+++ Document +++

En complément des lignes ci-dessus, l’auteur nous prie de recommander cette brochure à nos lecteurs. Elle met en relief d’une façon saisissante ce qu’est le monde, ce système dont Satan est le prince, et où il a tout disposé pour entraîner les âmes loin de Christ, offrant à chacun ce qui répond le mieux à son tempérament. Même dans le domaine religieux, Satan sait imiter le fruit de la vie divine, donnant une apparence de piété à ce qui n’est destiné qu’à satisfaire la chair, à procurer une certaine considération aux « bienfaiteurs » de ce monde.

Mais est-ce à dire que si Satan contrefait l’œuvre de Dieu, les rachetés du Seigneur n’aient pas à être, comme Lui, « émus de compassion » devant les souffrances qui les entourent, pleins d’amour pour les âmes qui s’en vont loin de Dieu ? « Pas du monde » comme l’était le Seigneur Jésus, mais aussi « envoyés dans le monde » (Jean 17, 16-18), comme le Père L’avait envoyé. Abraham restait sur la montagne, priant pour Sodome, et n’allait pas se mêler aux hommes de la ville ; mais lorsque Lot, « son frère », avait été emmené captif, il n’avait pas craint d’aller avec « ses hommes exercés » [Gen. 14, 14] pour le délivrer. Le Samaritain, « allant son chemin » [Luc 10, 33], s’est penché « ému de compassion » sur le blessé au bord de la route, alors que les hommes religieux, conscients de leurs prérogatives, passaient de l’autre côté.

+++ Données présentées +++

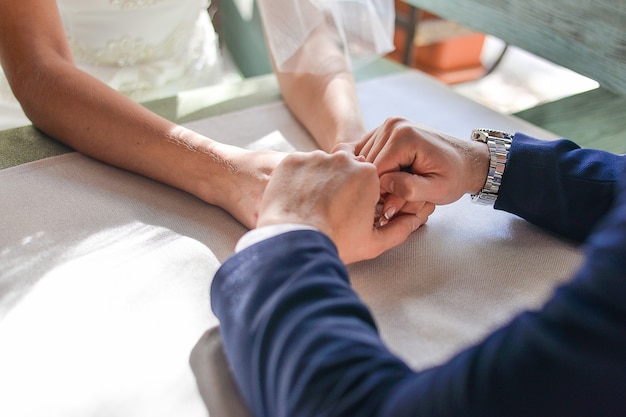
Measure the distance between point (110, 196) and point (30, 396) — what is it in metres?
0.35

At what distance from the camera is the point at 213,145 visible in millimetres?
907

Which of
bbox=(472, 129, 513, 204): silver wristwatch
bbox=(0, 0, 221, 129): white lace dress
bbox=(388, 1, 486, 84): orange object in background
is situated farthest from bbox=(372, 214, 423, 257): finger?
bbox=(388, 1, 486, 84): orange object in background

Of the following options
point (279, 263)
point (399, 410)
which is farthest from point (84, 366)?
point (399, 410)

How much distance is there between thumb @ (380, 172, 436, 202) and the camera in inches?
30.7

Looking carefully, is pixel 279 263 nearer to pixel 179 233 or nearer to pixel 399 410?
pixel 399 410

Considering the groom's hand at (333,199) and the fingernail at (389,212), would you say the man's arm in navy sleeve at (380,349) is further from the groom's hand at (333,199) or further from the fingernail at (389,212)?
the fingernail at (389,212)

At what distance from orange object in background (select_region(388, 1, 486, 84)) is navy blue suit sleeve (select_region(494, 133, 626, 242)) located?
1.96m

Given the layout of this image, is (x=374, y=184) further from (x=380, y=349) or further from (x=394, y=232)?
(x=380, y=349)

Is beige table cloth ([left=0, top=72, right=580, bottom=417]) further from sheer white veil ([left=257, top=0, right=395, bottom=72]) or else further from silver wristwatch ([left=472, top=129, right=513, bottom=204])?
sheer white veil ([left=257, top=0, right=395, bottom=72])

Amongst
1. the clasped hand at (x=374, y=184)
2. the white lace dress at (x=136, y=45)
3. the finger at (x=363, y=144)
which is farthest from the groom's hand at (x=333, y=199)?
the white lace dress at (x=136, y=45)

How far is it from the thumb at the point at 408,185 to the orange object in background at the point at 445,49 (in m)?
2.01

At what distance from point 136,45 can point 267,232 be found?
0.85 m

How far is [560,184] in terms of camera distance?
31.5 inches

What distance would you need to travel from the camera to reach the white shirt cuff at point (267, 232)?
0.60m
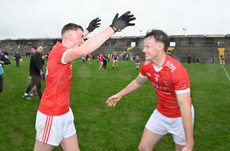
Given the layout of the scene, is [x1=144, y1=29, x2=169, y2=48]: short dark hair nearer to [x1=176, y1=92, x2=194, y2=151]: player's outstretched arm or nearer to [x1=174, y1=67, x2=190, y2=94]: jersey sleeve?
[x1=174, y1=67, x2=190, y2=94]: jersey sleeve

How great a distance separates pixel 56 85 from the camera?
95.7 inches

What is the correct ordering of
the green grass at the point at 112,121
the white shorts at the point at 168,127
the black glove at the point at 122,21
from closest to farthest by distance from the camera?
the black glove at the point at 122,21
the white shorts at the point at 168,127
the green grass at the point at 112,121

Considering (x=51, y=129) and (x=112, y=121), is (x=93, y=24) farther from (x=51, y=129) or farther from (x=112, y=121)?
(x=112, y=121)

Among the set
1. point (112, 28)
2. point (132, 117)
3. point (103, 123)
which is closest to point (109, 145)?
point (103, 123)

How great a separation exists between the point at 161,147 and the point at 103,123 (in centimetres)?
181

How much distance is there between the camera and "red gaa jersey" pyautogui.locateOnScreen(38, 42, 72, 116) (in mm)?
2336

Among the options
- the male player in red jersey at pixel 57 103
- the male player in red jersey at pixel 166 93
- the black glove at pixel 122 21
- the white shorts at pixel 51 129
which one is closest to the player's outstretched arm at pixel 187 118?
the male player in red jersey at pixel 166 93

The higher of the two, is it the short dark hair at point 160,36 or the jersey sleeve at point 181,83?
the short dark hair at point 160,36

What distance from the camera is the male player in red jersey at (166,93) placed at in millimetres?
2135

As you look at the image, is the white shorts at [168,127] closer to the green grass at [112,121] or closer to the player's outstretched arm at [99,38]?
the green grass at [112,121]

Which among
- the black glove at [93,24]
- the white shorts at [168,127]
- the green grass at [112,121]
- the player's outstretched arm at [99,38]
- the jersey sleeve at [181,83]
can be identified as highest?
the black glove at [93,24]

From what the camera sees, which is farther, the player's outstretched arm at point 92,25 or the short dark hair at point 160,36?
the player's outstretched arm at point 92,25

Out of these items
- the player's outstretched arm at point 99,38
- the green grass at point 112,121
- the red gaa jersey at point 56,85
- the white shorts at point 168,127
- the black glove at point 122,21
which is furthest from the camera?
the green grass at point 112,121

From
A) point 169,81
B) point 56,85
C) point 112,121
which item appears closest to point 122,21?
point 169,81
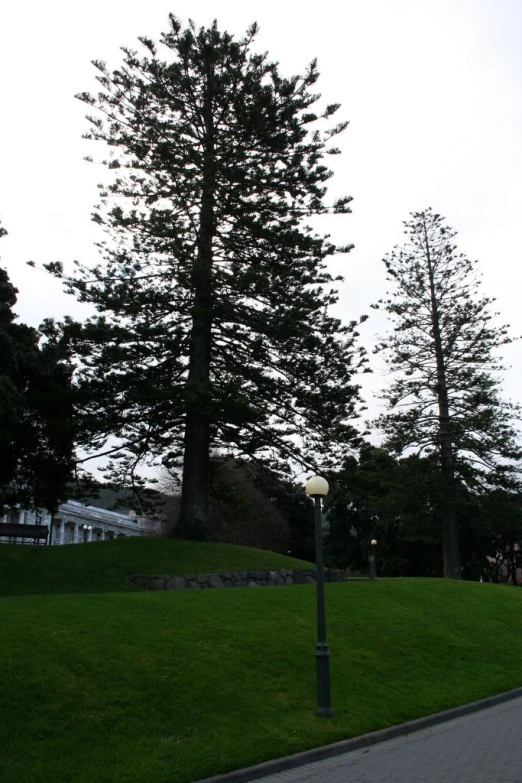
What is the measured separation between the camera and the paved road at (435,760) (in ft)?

+++

■ Travail proposé:
(1) Répondez aux questions suivantes d'après le document.
(a) De quel système Satan est-il le prince ?
(b) Où Abraham restait-il pendant qu'il priait pour Sodome ?
(c) Que faisaient les hommes religieux devant le blessé au bord de la route ?
(2) Reprenez le document sur le monde et la compassion des rachetés à la suite de sa dernière phrase, et poursuivez-le de quelques phrases.

■ Réponses:
(1)
(a) Le monde.
(b) Sur la montagne.
(c) Ils passaient de l'autre côté.

(2)
Si d’une part la Parole nous enseigne, comme on l’a dit, à fuir toute conformité au monde (Rom. 12, 2) et toute complicité (« se plaire avec ») avec lui (Jacq. 4, 4), elle nous montre aussi que, comme le divin étranger ici-bas, nous sommes constamment en contact avec lui. Non pour y trouver notre part : aucune communion n’est possible entre l’enfant de Dieu et le système de Satan ; mais pour y « reluire comme des luminaires, présentant la parole de vie » (Phil. 2, 15-16) ; émus de compassion pour les « brebis qui n’ont pas de berger » (Matt. 9, 36) ; nous penchant aussi sur les « petits » qui ont faim, ou soif, qui sont nus ou infirmes ou en prison (Matt. 25, 35-36 ; Jacq. 2, 15, 16). Et cela non pour mériter l’approbation du Roi comme ceux d’une autre économie, mais pour marcher sur les traces de Celui dont, par la grâce de Dieu, nous avons appris à connaître l’amour, en Le considérant dans Son merveilleux chemin au travers du monde, dont Satan, le prince, n’avait « rien en Lui » (Jean 14, 30).